## begin EXCERPT PROVIDED

Last mile demand pushes micro-fulfilment solutions
Soaring e-commerce demand is pushing retailers to look at stores in a new light
This year e-commerce has been supercharged. The effect of this has been pressure on retailers and their supply chains to perform from the first mile to the last.
Erik Caldwell, President of Last Mile at XPO Logistics told the Supply Chain USA Virtual 2020 Summit that “A lot of our big customers are saying they've gone two years [ahead] of their forecasts in terms of expected growth online. This translated into volumes this summer that were higher than last year's peak volumes in the big and bulky [sector and] in the last mile delivery space…. We are now forecasting something like a 25% to 30% increase in capacity needs going into this peak, and so the landscape has changed dramatically.”
Karen Leavitt, CMO of Locus Robotics, noted this meteoric growth in the grocery sector as well. “At the start of the year, online grocery represented about 3% of the entire grocery sector. By May or June, that had jumped up to almost 10%, so grocery has seen about a four-year acceleration and adoption for online purchases ahead of what analysts had planned.”

## end EXCERPT PROVIDED

> **WHAT YOU ARE ASKED TO DO**
Reproduce the passage of the article on last-mile delivery demand starting at "Last mile demand" and ending at "to the last.". The items after the article play no part in this work.

## begin DATA SHOWN

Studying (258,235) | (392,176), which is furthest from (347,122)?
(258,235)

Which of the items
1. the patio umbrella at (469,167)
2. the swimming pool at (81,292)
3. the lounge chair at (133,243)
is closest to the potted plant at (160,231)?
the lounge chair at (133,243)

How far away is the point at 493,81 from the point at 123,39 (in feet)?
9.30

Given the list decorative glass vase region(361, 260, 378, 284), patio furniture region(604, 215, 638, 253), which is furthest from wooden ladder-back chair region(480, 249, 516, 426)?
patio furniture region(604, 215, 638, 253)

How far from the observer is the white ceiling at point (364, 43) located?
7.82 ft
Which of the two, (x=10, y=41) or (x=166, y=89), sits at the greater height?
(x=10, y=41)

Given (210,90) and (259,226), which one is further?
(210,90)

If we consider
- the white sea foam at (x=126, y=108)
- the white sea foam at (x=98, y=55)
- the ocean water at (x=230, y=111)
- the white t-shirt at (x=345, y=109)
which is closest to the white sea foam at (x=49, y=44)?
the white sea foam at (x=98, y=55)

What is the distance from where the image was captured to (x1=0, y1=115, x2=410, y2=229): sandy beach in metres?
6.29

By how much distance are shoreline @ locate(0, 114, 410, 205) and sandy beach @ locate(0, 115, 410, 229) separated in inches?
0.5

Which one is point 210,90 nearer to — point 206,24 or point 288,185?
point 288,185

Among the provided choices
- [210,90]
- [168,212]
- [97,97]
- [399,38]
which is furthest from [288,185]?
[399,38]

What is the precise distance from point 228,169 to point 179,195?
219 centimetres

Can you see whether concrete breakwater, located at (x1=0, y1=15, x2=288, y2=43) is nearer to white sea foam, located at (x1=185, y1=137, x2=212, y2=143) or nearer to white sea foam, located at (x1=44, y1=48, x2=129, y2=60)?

## end DATA SHOWN

> **SOLUTION TO THIS PROBLEM**
Last mile demand pushes micro-fulfilment solutions
Soaring e-commerce demand is pushing retailers to look at stores in a new light
This year e-commerce has been supercharged. The effect of this has been pressure on retailers and their supply chains to perform from the first mile to the last.